16.2.2026
Ce que l’on sait et ce que cela révèle.

Jeudi 12 février 2026, la CIA a diffusé sur YouTube une vidéo en mandarin visant à recruter des informateurs en Chine, en ciblant notamment des profils liés à l’armée et à des secteurs jugés stratégiques (renseignement, diplomatie, économie, sciences et technologies). Pékin a réagi dès le lendemain, promettant de prendre « toutes les mesures nécessaires » contre les tentatives d’espionnage étrangères. L’épisode s’inscrit dans une rivalité durable entre les États-Unis et la Chine, où le renseignement joue un rôle central.
La vidéo met en scène un officier chinois fictif, présenté comme désillusionné. Le message est explicite : si vous disposez d’informations concernant des dirigeants ou des hauts gradés, ou si vous travaillez (ou gravitez) autour de domaines sensibles, la CIA vous invite à la contacter.

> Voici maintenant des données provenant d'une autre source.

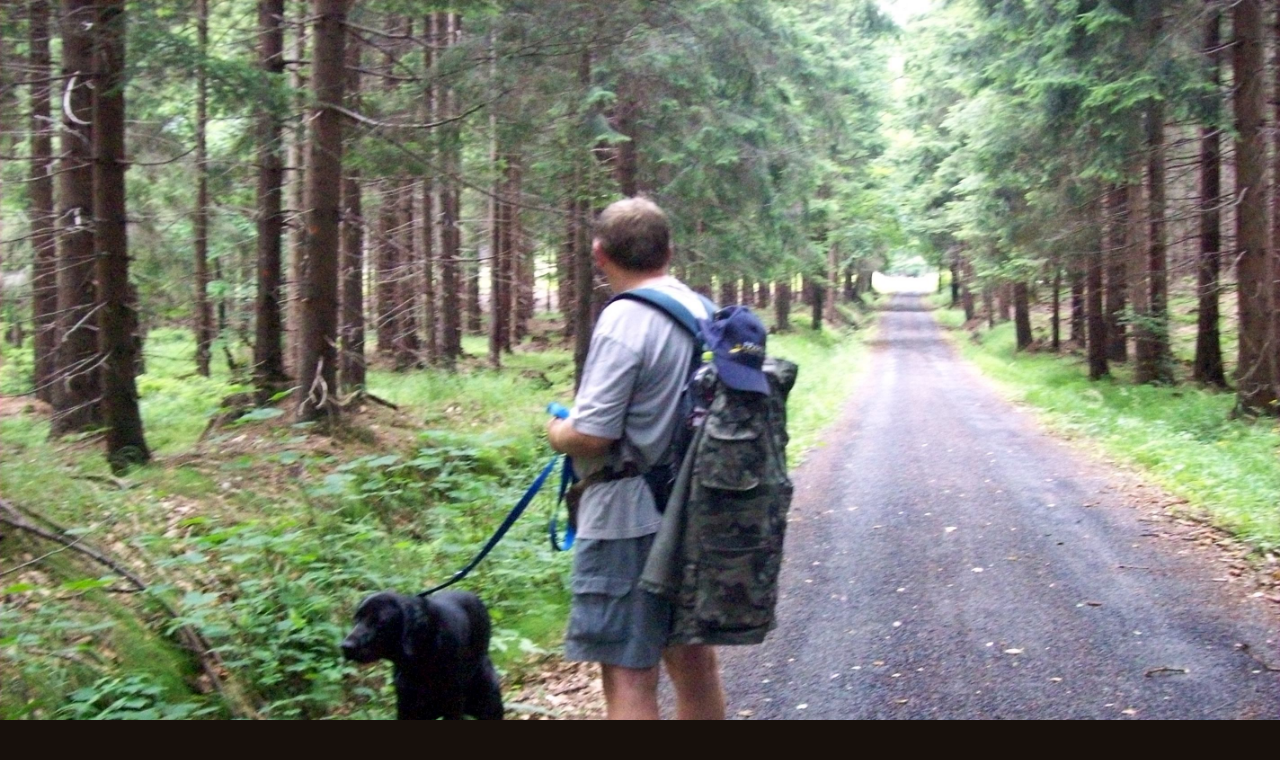

--- FILE ---
content_type: text/html; charset=UTF-8
request_url: https://www.ronin-to-inu.cz/fotoalbum/rok-2010/vylety-2010/z-vyletu-pod-luz-17_7_2010/tomik-kona-potrebu-17.7.2010.jpg.-.html
body_size: 854
content:
<?xml version="1.0" encoding="utf-8"?>
<!DOCTYPE html PUBLIC "-//W3C//DTD XHTML 1.0 Transitional//EN" "http://www.w3.org/TR/xhtml1/DTD/xhtml1-transitional.dtd">
<html lang="cs" xml:lang="cs" xmlns="http://www.w3.org/1999/xhtml">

Cette démarche est notable parce qu’elle est publique, assumée et relève autant d’une opération de communication que d’un recrutement.
Le cœur de la vidéo n’est pas technique : c’est un récit. On y voit l’officier dans un cadre familial, puis dans un environnement marqué par les contrôles et la tension. Il affirme avoir compris que les dirigeants protègent leurs intérêts, et que le système repose sur des mensonges. La conclusion, elle, vise à transformer une décision risquée en geste “moral” : il dit choisir cette voie pour se battre pour sa famille et son pays.
Autrement dit, la vidéo suit une logique classique de communication : un personnage, un conflit (corruption / injustice), un déclencheur (la désillusion), puis une “issue” présentée comme rationnelle et presque honorable. C’est aussi une façon d’abaisser la barrière psychologique : le message ne dit pas seulement “donnez des informations”, il propose une justification.
Cette publication intervient dans une période où la question de la corruption au sein de l’appareil militaire chinois est largement commentée, avec des évictions et enquêtes disciplinaires relayées par la presse internationale. Pour une agence de renseignement, ce type de climat peut être perçu comme un moment d’opportunité : frustration, peur, rivalités internes et incertitude peuvent rendre certains profils plus réceptifs. On ne peut pas mesurer publiquement l’efficacité de cette publication, mais le contexte aide à comprendre pourquoi elle est lancée maintenant.
La CIA affirme pouvoir être contactée « en toute sécurité » via un service caché accessible sur Tor. Dans une communication publique, ce type de mention a deux fonctions : rassurer des candidats potentiels (sans exposer d’explications détaillées) et envoyer un message politique à Pékin — celui d’une détermination affichée, malgré les dispositifs de contrôle et de censure.
En parcourant la chaîne chaîne YouTube de la CIA, on constate que cette vidéo en mandarin n’est pas un coup d’essai. Des contenus similaires visant la Chine sont publiés depuis environ un an. Cette nouvelle publication s’inscrit donc dans une série désormais bien identifiable : c’est la cinquième vidéo consacrée à la Chine, et la plupart cumulent des dizaines de millions de vues.
On retrouve par ailleurs une logique comparable dans d’autres vidéos destinées à différents pays ou publics (notamment la Russie, la Corée du Nord ou encore le monde arabe). Le format peut varier, mais la mécanique reste stable :

Cette répétition suggère une logique de long terme : adapter la narration à chaque audience, banaliser l’appel public et multiplier les points d’entrée — davantage une stratégie de communication qu’un “coup” isolé.
La Chine a déclaré qu’elle prendrait « toutes les mesures nécessaires » pour contrer les infiltrations et tentatives de déstabilisation venues de l’étranger. Ce type de réaction vise généralement à dissuader en interne (rappeler les risques) et à afficher une posture de fermeté à l’extérieur.
Dans ce bras de fer, l’information est aussi un terrain de confrontation : chaque camp cherche à montrer qu’il tient la ligne, qu’il surveille, et qu’il peut riposter.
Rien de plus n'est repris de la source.